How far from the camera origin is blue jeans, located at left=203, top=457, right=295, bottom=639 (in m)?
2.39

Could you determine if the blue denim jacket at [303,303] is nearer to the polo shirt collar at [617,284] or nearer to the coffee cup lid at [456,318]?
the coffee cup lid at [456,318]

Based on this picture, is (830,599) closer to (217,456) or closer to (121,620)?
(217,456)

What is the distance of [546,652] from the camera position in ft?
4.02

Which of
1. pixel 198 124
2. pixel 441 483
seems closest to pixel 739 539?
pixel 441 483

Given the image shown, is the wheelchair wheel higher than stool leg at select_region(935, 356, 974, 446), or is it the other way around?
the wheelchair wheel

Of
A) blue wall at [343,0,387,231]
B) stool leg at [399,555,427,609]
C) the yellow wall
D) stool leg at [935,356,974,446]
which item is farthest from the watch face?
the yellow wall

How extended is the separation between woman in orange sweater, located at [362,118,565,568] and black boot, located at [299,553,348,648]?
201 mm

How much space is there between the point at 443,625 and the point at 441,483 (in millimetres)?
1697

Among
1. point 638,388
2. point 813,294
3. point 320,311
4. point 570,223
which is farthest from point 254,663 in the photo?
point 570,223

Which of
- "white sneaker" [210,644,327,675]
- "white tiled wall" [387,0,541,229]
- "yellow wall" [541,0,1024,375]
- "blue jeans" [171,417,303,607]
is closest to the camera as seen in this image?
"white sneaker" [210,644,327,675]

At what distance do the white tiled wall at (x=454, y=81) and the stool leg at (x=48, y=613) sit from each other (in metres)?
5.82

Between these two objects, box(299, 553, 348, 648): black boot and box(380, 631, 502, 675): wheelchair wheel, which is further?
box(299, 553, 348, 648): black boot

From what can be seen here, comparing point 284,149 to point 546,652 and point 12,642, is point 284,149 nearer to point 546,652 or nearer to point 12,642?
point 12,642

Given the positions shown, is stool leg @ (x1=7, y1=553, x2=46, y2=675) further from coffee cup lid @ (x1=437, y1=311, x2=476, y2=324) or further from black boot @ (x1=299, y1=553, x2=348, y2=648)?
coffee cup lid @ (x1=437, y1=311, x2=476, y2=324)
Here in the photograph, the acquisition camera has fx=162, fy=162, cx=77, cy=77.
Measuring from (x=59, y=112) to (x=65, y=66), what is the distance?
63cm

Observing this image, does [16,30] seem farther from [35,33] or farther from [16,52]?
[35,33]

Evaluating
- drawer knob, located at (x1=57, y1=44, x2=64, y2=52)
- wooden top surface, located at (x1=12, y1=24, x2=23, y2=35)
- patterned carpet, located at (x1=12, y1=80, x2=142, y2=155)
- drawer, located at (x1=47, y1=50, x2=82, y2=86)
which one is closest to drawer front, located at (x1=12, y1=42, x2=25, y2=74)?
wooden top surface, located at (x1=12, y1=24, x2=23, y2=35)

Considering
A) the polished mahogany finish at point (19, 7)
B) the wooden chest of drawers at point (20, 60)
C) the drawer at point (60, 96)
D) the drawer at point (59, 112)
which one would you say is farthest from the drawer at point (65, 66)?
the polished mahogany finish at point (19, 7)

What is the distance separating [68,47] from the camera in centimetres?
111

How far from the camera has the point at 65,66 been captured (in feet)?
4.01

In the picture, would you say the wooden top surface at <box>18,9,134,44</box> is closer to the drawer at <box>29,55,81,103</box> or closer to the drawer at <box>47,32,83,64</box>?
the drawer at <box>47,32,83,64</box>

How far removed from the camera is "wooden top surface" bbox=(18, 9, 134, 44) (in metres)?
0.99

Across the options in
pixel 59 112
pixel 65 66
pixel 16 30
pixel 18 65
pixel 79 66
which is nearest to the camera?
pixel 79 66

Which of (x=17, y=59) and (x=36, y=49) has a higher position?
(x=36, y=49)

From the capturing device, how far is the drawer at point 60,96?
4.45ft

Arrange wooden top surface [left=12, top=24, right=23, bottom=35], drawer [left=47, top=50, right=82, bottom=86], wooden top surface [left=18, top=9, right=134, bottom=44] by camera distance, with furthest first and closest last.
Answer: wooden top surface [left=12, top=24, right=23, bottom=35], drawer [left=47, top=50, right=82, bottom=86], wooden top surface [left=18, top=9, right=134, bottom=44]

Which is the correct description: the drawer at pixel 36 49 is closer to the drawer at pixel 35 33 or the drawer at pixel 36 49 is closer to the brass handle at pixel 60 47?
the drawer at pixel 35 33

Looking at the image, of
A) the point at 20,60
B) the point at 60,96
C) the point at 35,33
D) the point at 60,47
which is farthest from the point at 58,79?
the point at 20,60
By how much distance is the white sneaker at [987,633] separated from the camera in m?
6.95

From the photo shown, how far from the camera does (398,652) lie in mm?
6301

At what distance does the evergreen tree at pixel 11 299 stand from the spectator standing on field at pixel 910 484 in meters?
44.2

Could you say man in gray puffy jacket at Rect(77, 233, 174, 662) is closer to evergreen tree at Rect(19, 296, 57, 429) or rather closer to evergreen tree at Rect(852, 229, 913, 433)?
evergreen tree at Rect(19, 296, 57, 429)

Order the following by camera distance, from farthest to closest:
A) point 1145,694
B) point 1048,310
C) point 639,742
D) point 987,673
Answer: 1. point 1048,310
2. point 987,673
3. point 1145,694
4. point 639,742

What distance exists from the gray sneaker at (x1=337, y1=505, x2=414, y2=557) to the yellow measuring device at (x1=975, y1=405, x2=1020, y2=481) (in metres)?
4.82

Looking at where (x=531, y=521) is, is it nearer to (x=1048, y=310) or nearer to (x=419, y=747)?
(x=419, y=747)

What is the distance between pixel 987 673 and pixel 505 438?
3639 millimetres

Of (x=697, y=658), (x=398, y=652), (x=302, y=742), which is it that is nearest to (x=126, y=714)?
- - - - -
--- What you need to do ---
Reproduce verbatim every line of the records from the one containing "How far from the camera has" down through the one containing "Answer: wooden top", including both of those lines.

--- Task output ---
How far from the camera has the point at 65,66 been captured (in feet)?
4.01

In the picture, would you say the wooden top surface at <box>18,9,134,44</box> is closer to the drawer at <box>29,55,81,103</box> or closer to the drawer at <box>47,32,83,64</box>?
the drawer at <box>47,32,83,64</box>

How far removed from the camera is "wooden top surface" bbox=(18, 9, 134, 44) (in metres)?
0.99

Across the options in
pixel 59 112
pixel 65 66
pixel 16 30
pixel 18 65
pixel 79 66
which is nearest to the camera?
pixel 79 66

Which of (x=17, y=59) and (x=36, y=49) has a higher position?
(x=36, y=49)

From the capturing device, how far is the drawer at point 60,96?
4.45ft

Arrange wooden top surface [left=12, top=24, right=23, bottom=35], drawer [left=47, top=50, right=82, bottom=86], wooden top surface [left=18, top=9, right=134, bottom=44] by camera distance, with furthest first and closest last.
Answer: wooden top surface [left=12, top=24, right=23, bottom=35], drawer [left=47, top=50, right=82, bottom=86], wooden top surface [left=18, top=9, right=134, bottom=44]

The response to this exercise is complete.